===== TESTO FORNITO =====

Con le dovute proporzioni che la storia ci impone e con un po’ di fantasia che l’epica ci concede, potremmo immaginare Casiraghi come un centravanti dal Cuor di Leone, come il celebre Re d’Inghilterra di fine XII secolo. L’attaccante brianzolo viveva ogni pallone in area di rigore come una battaglia, di quelle che Riccardo I d’Inghilterra combatteva in prima persona. Una crociata verso la porta avversaria, da conquistare a suon di gol. Imprese epiche e acrobatiche, rimaste impresse nella mente dei tifosi, come la rovesciata del 2-0 che regalò il derby romano del 1995 alla Lazio.

Fisicità e grinta, le armi da centravanti di Casiraghi

Se gli anni ’90 del calcio italiano sono caratterizzati da attaccanti dall’eleganza sopraffina, va da sé che uno come Casiraghi passi un po’ in sordina. All’eleganza di Van Basten, alla classe di Baggio e all’estro di Del Piero, un centravanti vecchio stampo come Gigi Casiraghi contrappone fisicità e grinta. E proprio queste sono le armi da battaglia che valgono al giocatore brianzolo il primo grande salto della sua carriera. 

La storia (o leggenda) vuole che durante una partita di Coppa Italia tra Juventus e Monza Boniperti decide di portare in bianconero Casiraghi. Il giovane Pierluigi, che nella squadra della sua città ha fatto tutta la trafila (tra giovanili, serie C e serie B), si trova ad essere marcato dallo stopper per eccellenza, Sergio Brio. Brio, uno che di colpi non ne risparmia, è sorpreso dal modo in cui il giovane “gladiatore” risponde, con grinta e determinazione, alle angherie calcistiche subite dal difensore juventino. Tanto basta per suggerirne l’acquisto al suo presidente. Gigi è destinato alla Vecchia Signora, nonostante la sua fede milanista.

=====

COMPITI ED ESERCIZI:
- a) Trascrivi fedelmente, dal testo su Casiraghi, tutto ciò che va da "Con le dovute" fino a "1995 alla Lazio.".
- b) Prosegui il testo sulla carriera di Gigi Casiraghi a partire dall'ultima frase riportata.

===== DATI ESERCIZIO =====

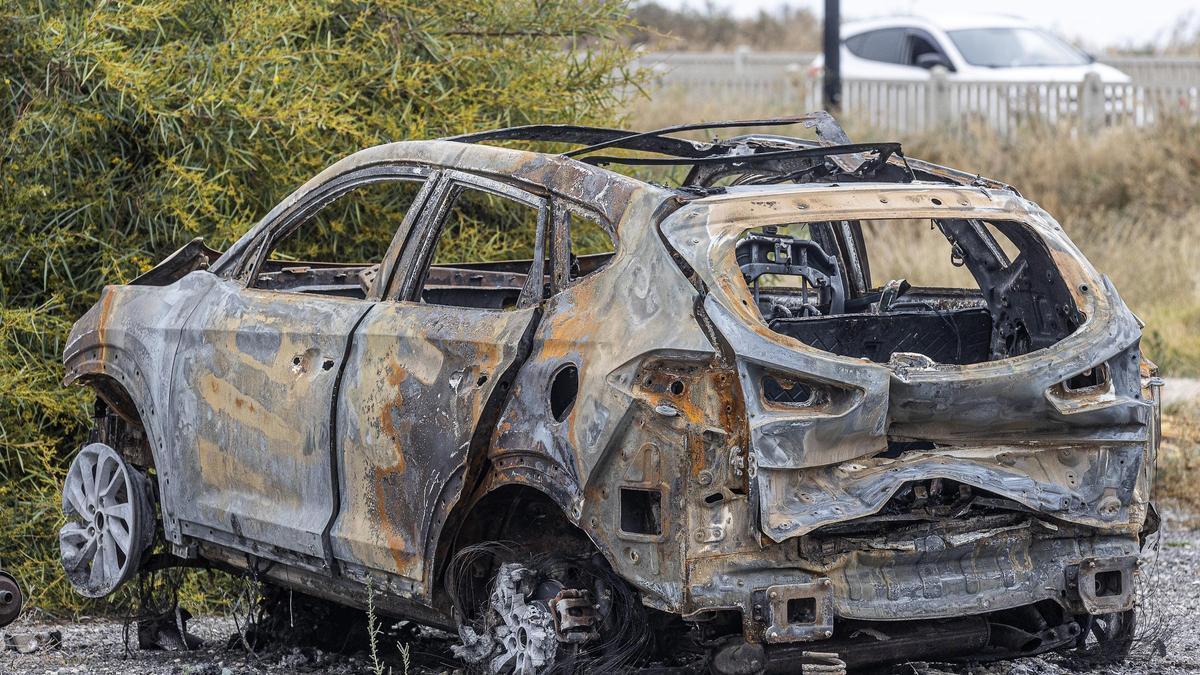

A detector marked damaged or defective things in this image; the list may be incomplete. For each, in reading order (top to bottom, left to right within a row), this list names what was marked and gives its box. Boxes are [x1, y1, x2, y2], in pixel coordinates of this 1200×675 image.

=====
===== DATI ESERCIZIO =====

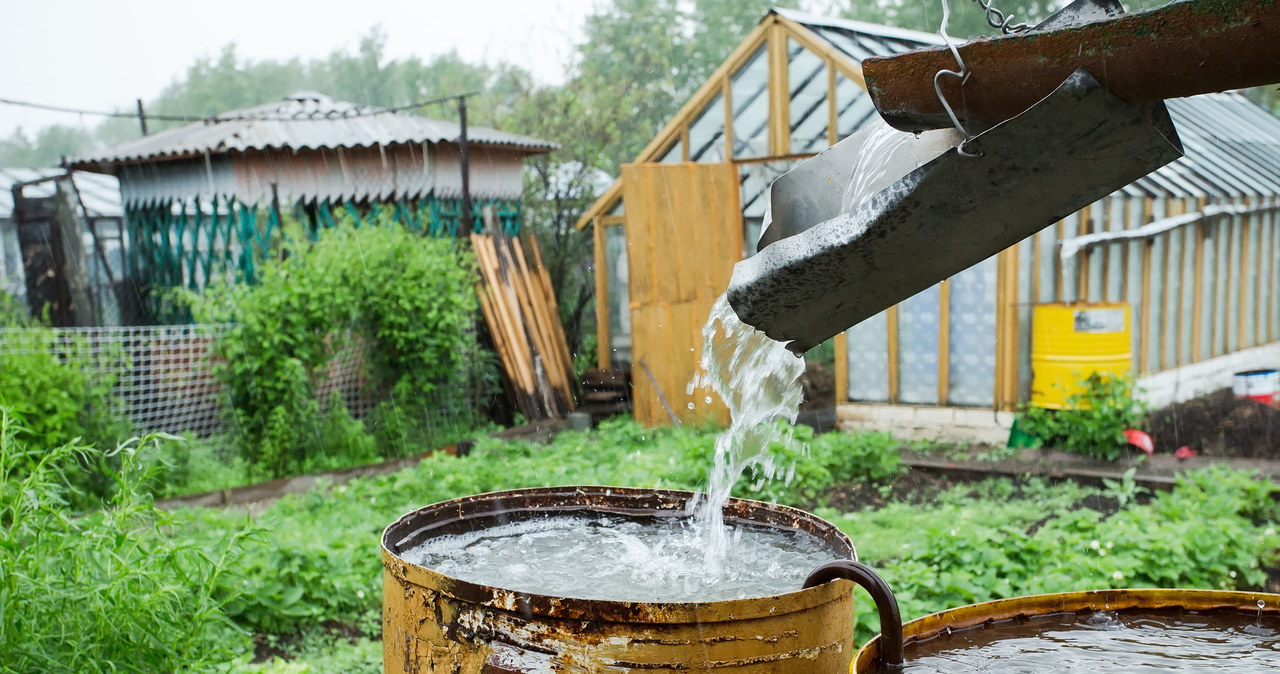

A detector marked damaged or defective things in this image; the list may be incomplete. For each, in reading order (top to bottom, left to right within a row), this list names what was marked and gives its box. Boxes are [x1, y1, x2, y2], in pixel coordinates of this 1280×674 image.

=====
===== DATI ESERCIZIO =====

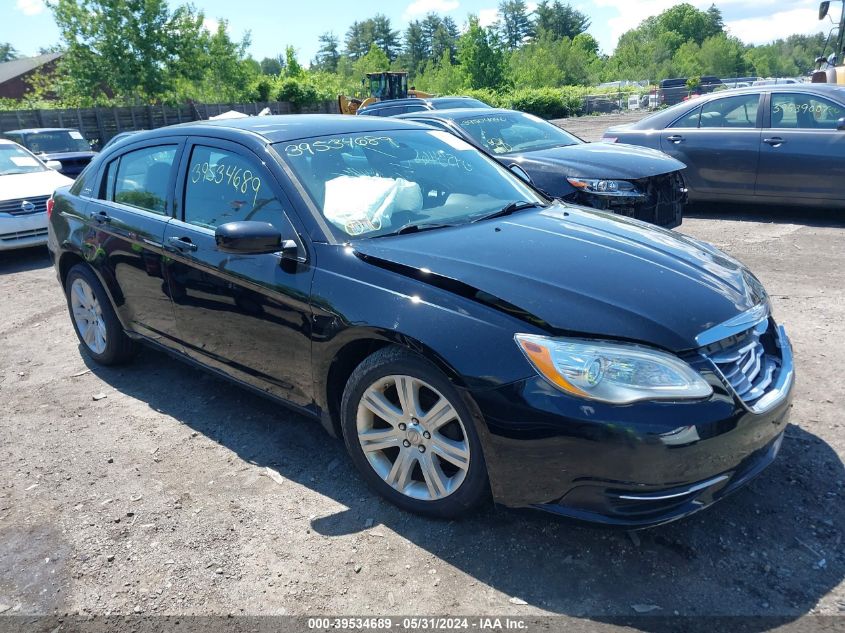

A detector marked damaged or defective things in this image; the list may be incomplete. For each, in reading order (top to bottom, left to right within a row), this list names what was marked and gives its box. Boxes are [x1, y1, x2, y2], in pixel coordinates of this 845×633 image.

=====

RISPOSTE:
- a)
Con le dovute proporzioni che la storia ci impone e con un po’ di fantasia che l’epica ci concede, potremmo immaginare Casiraghi come un centravanti dal Cuor di Leone, come il celebre Re d’Inghilterra di fine XII secolo. L’attaccante brianzolo viveva ogni pallone in area di rigore come una battaglia, di quelle che Riccardo I d’Inghilterra combatteva in prima persona. Una crociata verso la porta avversaria, da conquistare a suon di gol. Imprese epiche e acrobatiche, rimaste impresse nella mente dei tifosi, come la rovesciata del 2-0 che regalò il derby romano del 1995 alla Lazio.

- b)
Casiraghi, “testa” alla Juve

Se lo studio scozzese secondo cui i calciatori sarebbe maggiormente soggetti a demenza a causa dei colpi di testa, io dovrei esser uscito di senno già da tempo! ha affermato scherzosamente lo stesso Casiraghi. Lui, in effetti, di colpi di testa ne sa qualcosa. 18 reti realizzate di testa negli anni alla Juve, praticamente la metà di quelli totali. Casiraghi è una sentenza sui cross, un guerriero sui calci piazzati. Nella prima stagione, in una Juventus operaia allenata da Dino Zoff, Casiraghi contribuisce al double bianconero, in particolare con una marcatura nella finale d’andata di Coppa UEFA.

Pierluigi Casiraghi, centravanti Cuor di Leone

Le successive stagioni bianconere sono però caratterizzate da scelte tecniche e societarie piuttosto confusionarie: l’annata fallimentare con Maifredi ed il ritorno alle origini con Trapattoni portano il club a rinfoltire il reparto avanzato con grandi nomi, da Baggio a Vialli. Ne fa le spese Casiraghi, che chiude il cerchio proprio con un’altra vittoria in Coppa UEFA, questa volta non da protagonista.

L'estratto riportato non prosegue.